Even if it is widely exploited, there are many cases in which it is necessary to slightly tune the definition, in order to apply it. For example, there are cases in which the involved phylogenetic trees are not binary, cases in which gene transfers are allowed and cases in which they are forbidden, cases in which the structure representing the first system is not a tree anymore and becomes a network, ans cases in which the structure corresponding to the second system can have cycles.
In this project, we would like to deeply study phylogenetic tree reconciliations, exactly delimiting the application scenarios, surveying the generalizations known in the literature and proposing new possibilities of use.
We are convinced that a systematic organization among all the alternative and very similar definitions would be strongly useful to the community.
Moreover, new solutions aiming at making the models more adherent to the real life will be very useful for a correct application of algorithms.
The listed references (many of them very recent) should make clear that the problems we are going to approach are very topical.
Researchers in medicine take a great advantage from the study of reconciliations, since they clarify how viruses accomplishes their evolution on the basis of the modifications of the host organisms and show how they can "jump" from one species to another.
Moreover, biologists are very interested in the full comprehension of reconciliations because, although the evolution of species and their genes are closely related, they are not the same, due to a number of evolutionary processes which affect genes but not species (or vice-versa); studying the discrepancy between these two histories can yield much information about the evolutionary events which have shaped the tree of life.
We are convinced that a systematic organization among all the alternative and very similar definitions of reconciliations would be strongly useful to the community.
Furthermore, the exact delimitation of application feasibility we would like to delineate will make much easier for researchers to decide whether the reconciliation approach can be efficiently used or not.
Aware that bioinformatics and computer science applied to medicine have a lot in common, the members of this research group are within the Interdepartment Center S.T.I.T.C.H. (Sapienza information-based Technology InnovaTion Center for Health https://web.uniroma1.it/stitch/).

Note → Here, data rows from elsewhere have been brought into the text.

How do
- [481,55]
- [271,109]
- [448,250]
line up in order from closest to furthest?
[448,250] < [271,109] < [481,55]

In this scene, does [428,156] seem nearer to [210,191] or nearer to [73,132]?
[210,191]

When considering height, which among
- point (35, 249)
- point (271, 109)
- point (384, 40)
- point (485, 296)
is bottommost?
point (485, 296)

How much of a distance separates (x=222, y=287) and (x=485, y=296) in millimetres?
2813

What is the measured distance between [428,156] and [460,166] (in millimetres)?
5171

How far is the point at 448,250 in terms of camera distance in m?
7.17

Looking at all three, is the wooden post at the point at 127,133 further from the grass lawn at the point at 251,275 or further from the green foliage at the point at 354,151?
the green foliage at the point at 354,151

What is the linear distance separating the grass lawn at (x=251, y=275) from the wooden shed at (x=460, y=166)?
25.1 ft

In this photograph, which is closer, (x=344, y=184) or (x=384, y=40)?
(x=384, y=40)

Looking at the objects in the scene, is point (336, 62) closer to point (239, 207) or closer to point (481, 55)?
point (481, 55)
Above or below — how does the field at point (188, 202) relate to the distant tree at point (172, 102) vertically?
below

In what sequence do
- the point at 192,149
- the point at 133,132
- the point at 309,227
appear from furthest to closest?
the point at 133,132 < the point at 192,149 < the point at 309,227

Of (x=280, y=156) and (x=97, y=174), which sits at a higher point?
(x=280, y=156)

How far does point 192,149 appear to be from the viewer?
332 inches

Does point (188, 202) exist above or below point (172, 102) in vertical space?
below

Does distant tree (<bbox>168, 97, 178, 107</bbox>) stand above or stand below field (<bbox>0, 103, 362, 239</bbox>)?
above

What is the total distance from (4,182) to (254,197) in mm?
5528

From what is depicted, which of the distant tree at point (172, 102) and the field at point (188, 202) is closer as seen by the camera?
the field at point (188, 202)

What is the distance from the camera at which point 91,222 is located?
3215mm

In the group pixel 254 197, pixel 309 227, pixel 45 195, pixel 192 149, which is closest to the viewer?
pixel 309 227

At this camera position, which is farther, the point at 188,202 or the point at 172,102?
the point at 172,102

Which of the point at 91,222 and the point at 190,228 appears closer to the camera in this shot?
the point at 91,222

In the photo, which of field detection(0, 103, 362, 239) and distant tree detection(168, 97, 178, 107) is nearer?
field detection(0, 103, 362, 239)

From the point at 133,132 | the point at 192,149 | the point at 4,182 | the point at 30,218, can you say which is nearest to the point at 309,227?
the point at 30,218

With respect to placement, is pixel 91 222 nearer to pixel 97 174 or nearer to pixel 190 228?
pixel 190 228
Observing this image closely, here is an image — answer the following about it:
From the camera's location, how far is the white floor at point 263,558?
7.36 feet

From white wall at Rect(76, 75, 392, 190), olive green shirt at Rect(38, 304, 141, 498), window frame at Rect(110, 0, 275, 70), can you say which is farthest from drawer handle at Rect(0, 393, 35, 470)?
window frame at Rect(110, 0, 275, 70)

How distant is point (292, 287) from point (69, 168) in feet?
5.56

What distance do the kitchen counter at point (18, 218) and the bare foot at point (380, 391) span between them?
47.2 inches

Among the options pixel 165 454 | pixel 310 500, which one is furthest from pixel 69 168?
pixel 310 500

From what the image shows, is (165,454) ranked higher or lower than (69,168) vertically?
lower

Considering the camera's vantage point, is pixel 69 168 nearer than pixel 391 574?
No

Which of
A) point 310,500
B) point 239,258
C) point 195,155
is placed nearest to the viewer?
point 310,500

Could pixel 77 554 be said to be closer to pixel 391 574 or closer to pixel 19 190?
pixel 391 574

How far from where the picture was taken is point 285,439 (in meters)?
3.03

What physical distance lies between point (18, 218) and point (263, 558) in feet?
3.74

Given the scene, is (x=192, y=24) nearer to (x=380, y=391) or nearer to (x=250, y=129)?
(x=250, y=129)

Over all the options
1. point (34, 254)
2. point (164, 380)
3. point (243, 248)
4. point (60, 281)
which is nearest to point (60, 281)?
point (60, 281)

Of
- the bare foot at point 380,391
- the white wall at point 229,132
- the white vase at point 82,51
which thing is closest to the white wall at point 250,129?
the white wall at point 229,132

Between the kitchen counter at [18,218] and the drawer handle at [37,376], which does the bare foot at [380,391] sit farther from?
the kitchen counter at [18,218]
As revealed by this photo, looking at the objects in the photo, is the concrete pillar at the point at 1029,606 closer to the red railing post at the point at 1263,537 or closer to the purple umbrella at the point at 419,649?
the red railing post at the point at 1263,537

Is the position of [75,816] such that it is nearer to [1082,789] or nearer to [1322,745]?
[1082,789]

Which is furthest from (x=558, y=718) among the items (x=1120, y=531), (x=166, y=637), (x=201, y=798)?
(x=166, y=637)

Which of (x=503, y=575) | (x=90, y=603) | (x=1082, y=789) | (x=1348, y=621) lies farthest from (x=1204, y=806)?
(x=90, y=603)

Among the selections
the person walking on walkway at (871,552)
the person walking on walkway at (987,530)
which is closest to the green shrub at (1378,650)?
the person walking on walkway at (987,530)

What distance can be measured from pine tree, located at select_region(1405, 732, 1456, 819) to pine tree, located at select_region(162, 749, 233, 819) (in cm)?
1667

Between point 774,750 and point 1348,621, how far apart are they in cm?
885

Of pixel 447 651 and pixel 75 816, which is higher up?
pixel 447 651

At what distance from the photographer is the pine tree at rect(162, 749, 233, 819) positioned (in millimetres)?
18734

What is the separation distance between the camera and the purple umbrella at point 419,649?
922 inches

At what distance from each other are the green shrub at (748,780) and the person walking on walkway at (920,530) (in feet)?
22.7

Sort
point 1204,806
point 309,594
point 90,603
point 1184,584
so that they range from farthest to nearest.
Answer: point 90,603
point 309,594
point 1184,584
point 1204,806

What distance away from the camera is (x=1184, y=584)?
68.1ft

This is for us a great opportunity to interact with researchers in medicine, who will provide us some interesting real life applicative scenarios to lead our experiments.
We finally observe that this research group has variegated competences, from theoretical computer science to algorithmics, from machine learning to logic, from paralle systems to wireless networks.
This is a richness, because we will have the opportunity to apply the techniques used in our original scientific fields to the subject of this project and will be able to retrieve the many results present in the literature that are hidden under several names and contexts and have been designed to solve completely different problems.
We have already experienced that this approach of meeting all togehter on a problem, each coming from a different field of computer science, is successfull and leads to strong results.